These talks are deeply intriguing and inspiring to me. I've heard and read these pieces hundreds of times and Bruce always manages to teach me something new about them. Bravo!
parallel harmony & kitchen chords: 26:10
anyone know the Balakirev pieces? they are great.
Nocturne 3
Why isn't it called getting rid of harmonic function when Chopin crawls around chromatically (a la e minor prelude)?
Chopin used harmony in a very original way and Debussy's music couldn't have existed without the developments that Chopin made. But in a piece like the E minor Prelude, even though the sense of key is severely challenged at some points, Chopin's choice of harmonies takes us to strange, unexpected places precisely because he maintains the tonal, harmonic functions. When Debussy used the whole tone scale, pentatonic passages or parallel dominant sevenths the usual functions of harmony are absent and the sense of key is suspended. It's subtly different.

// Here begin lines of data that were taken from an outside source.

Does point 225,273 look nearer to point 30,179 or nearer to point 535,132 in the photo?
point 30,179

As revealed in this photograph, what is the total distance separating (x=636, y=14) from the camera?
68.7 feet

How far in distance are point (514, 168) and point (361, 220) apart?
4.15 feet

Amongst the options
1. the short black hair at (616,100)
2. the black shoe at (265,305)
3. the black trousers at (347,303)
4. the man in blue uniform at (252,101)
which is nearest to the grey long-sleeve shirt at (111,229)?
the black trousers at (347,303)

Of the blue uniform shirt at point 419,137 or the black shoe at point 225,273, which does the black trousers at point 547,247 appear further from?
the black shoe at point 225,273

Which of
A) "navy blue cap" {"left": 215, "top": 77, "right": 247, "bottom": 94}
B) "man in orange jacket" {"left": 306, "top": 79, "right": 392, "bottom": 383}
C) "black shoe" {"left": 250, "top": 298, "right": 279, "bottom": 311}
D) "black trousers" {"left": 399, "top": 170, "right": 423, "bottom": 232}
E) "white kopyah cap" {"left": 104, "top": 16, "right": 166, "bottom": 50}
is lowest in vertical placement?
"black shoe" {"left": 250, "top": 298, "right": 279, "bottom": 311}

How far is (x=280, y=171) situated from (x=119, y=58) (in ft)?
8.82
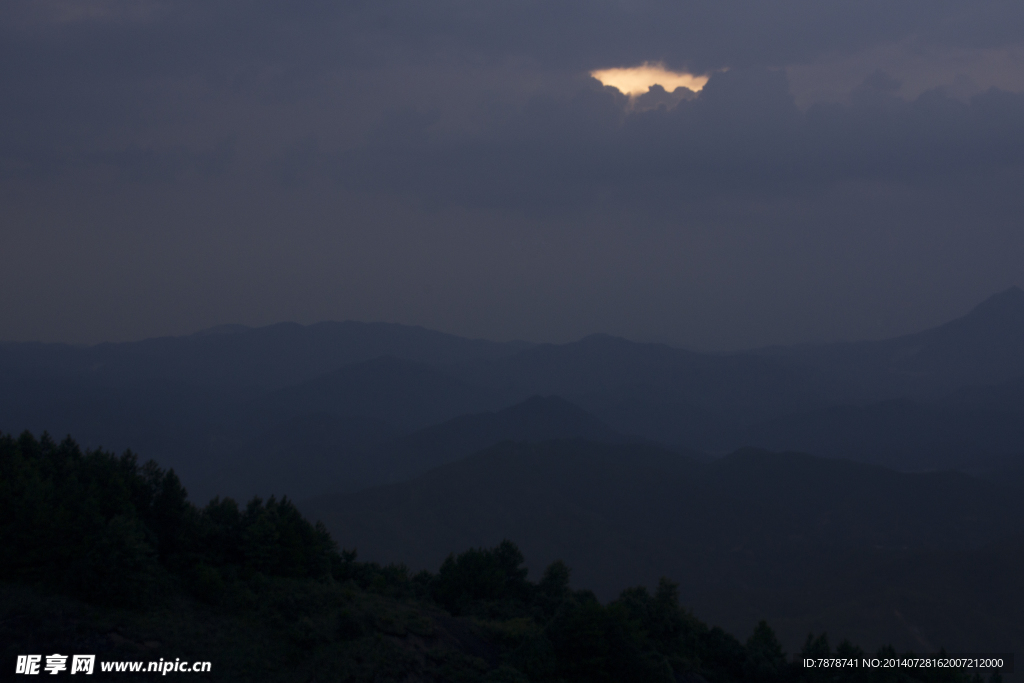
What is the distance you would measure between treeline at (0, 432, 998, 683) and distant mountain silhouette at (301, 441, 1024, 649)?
39.7 m

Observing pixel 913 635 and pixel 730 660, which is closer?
pixel 730 660

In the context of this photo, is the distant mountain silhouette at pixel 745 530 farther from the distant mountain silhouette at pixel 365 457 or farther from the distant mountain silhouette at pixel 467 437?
the distant mountain silhouette at pixel 467 437

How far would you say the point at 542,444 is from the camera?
142 meters

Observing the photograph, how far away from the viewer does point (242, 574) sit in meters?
24.6

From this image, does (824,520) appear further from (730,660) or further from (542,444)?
(730,660)

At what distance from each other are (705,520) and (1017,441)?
14218 cm

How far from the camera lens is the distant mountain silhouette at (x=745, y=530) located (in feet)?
222

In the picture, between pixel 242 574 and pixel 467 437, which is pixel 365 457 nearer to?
pixel 467 437

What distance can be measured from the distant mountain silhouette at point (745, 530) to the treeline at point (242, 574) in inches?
1562

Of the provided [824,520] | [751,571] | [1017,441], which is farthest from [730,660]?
[1017,441]


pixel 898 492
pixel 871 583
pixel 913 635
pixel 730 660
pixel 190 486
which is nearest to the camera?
pixel 730 660

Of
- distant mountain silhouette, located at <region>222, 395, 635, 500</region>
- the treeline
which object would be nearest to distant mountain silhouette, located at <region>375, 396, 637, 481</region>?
distant mountain silhouette, located at <region>222, 395, 635, 500</region>

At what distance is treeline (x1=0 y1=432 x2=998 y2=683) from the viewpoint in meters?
20.2

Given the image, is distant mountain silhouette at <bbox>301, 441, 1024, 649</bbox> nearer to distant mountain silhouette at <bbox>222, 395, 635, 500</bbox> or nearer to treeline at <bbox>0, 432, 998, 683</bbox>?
treeline at <bbox>0, 432, 998, 683</bbox>
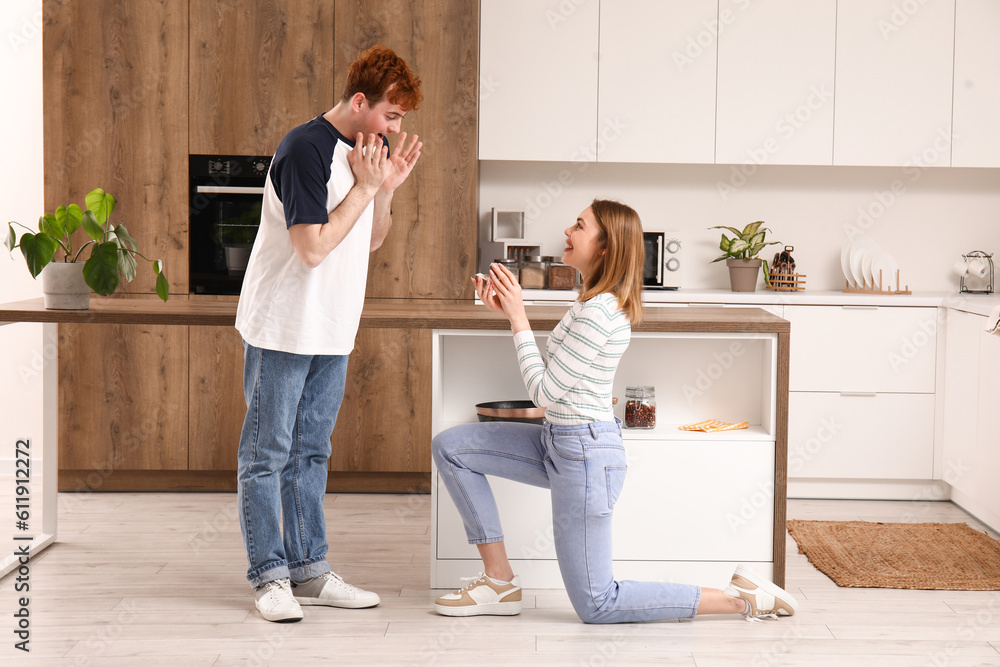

@@nigelhaywood9753 I don’t think “unexpected places” = traditional (tonal) harmonic functions…necessarily.
I.e. I’m just as happy to say the whole tone scale takes us to unexpected places without assuming these places “take place” within any already-established space of (tonal) possibilities.
That said, I’m seeing something about the “chromatic crawl” that does make it more of a direct engagement with traditional harmonic functions than Debussy got going with his “non-functional” whole-tone “harmonies”
@@nathanialblower9216 There aren’t any expectations in the whole tone scale because it’s symmetrical. You can rise melodically from G through A and B until you reach C (in a C major scale) but the harmony behind it could be G7 to A minor. That would be an ‘unexpected place’. If all the chords are sevenths with a major ninth and a sharpened fifth and the scale uses only whole tones, you’d be hard pushed to say which stopping point is expected and which is unexpected. The expectations have been eliminated. That’s the point.
@@nigelhaywood9753 eliminating one source of expectations does not mean eliminating all sources of expectation, at least not for me. If you only have tonal expectations that sounds like a you problem
@@nathanialblower9216 When I answered your comment, I was sincerely trying to help you understand the difference between the harmonic language of Chopin and the concept of reducing the 'functionality' of harmony. Now that I see where this is going, I'm not going to waste any more time on it.
09:50
Chamber Music Society LEAVE OUT the politics. It's has NOTHING to do with this beautiful music. Furthermore, political interpretations of art are personal.